Vertical Farm, photo credited to Valcent via www.economist.com

It’s been days since Edward Glaeser published his urban farm-bashing piece in the Boston Globe, but I’m still annoyed. Glaeser, a professor of economics at Harvard University and director of the Rappaport Institute for Greater Boston, managed to argue against farms in a way that could extend to urban parks, gardens, zoos, swimming pools, and most sidewalks. He also ignored  some intriguing trends in making urban farming more efficient, a.k.a. the Vertical Farm.

But before I give you a view from the roof, let’s consider what’s happening on the ground. Glaeser chaired the Citizens’ Committee on Boston’s Future, a group gathered by the Boston City Council in 2010 to figure out “what Boston must do to compete to be the best city” in four quick and easy kind-of-public meetings: you can read Shirley Kressel’s sour assessment of the group, or just read the final report. You’ll find urban farms mentioned three times in 23 pages. Apparently, Glaeser is concerned that people might take them too seriously. Here’s an excerpt from his Globe piece:

“But while neighborhoods benefit from the occasional communal garden, it is a mistake to think that metropolitan areas could or should try to significantly satisfy their own food needs… Farm land within a metropolitan area decreases density levels and pushes us apart, and carbon emissions rise dramatically as density falls… Urban farms mean less people per acre which in turn means longer drives and more gasoline consumption. Shipping food is just far less energy intensive than moving people.”

Now, just for fun, I’m going to substitute the word “park” for “farm” and “plants” for “food.”

“But while neighborhoods benefit from the occasional communal garden, it is a mistake to think that metropolitan areas could or should try to significantly satisfy their own plant needs… Park land within a metropolitan area decreases density levels and pushes us apart, and carbon emissions rise dramatically as density falls…Urban parks mean less people per acre which in turn means longer drives and more gasoline consumption. Shipping plants is just far less energy intensive than moving people.”

Who needs the Emerald Necklace when you can get plants from a florist? It’s much less resource-intensive to just buy a ficus tree at a shop when you want one instead of wasting precious city space on a sycamore. Heck, they don’t even have leaves half the year.

Of course, we do have parks. Apart from the Boston Common, all of Boston’s Emerald Necklace parks were established when Massachusetts had been rapidly, rampantly deforested for timber and farm land, reaching a low of ca. 30% forest cover by 1850. We’re back up at about 60% forest now. (See this “Wildlands and Woodlands” report put out by the Harvard Forest for an interesting, slightly confusing graph of the process on page 5.) Bostonians had many reasons for putting large, wasteful fields of money-wasting green space in their cities—water treatment, religious beliefs, public health, civic pride. I talk about them in my book  Boston’s Gardens & Green Spaces.

But really, the reason we still have most of our parks—with some glaring exceptions, like Wood Island—is that people like them, and are willing to work to protect them. In Boston, we have groups like the Emerald Necklace Conservancy, the Friends of the Public Garden, Friends of Franklin Park; have you ever heard of the Friends of the Bowker Overpass? The Hynes Convention Center T-Stop Conservancy? They’re public works, too. Somehow, they don’t attract quite the same affection.

[Data block]
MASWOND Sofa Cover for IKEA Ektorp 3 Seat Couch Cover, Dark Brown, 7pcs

[Required action 1]
In the urban farming piece, what was Massachusetts's approximate forest cover by 1850?
[Required action 2]
Carry on writing the urban farming piece from the point where it ends.

[Written reply 1]
About 30%.

[Written reply 2]
Historic postcard of sheep grazing in Franklin Park, courtesy of the Dorchester Historical Society

Nowadays, people like Boston’s farms too: Revision Houses’s farm, and the Food Project, and Allandale Farm. It may be simply a fashion, but Boston has had plenty of park fashions in the past; the preferred way to experience plants changes from generation to generation. The Public Garden was a botanical garden when it was first decoratively planted in 1837. Mount Auburn and Forest Hills Cemetery were enormously popular with 19th-century tourists who enjoyed viewing trees among the dead. In 1885, Frederick Law Olmsted convinced Bostonians that the highest and best use of Franklin Park was to graze sheep. In the 20th century, parks like Wood Island and a portion of the Riverway were paved over altogether, to construct Logan Airport in Wood Island’s case, and to make a parking lot for Sears out of the poor Riverway.

(Mind you, not everyone is keen on the idea of farms in the city. In May, some Dorchester residents objected to the “arrogant” way the city of Boston was promoting farming on four vacant lots in the neighborhood, prompting City Councillor Charles Yancey to declare “This is not a plantation.” Abutters also voiced fears of increased rodent populations. A representative from Revision House, which has been operating a small farm in Dorchester for more than 20 years, said that there weren’t any more mice than usual at Revision’s Farm.)

But even if urban-dwellers willingly waste their precious money and space on mere lettuces, is Glaeser right? Will urban food production ruin our economy, change our climate, and make our world a more miserable place to live?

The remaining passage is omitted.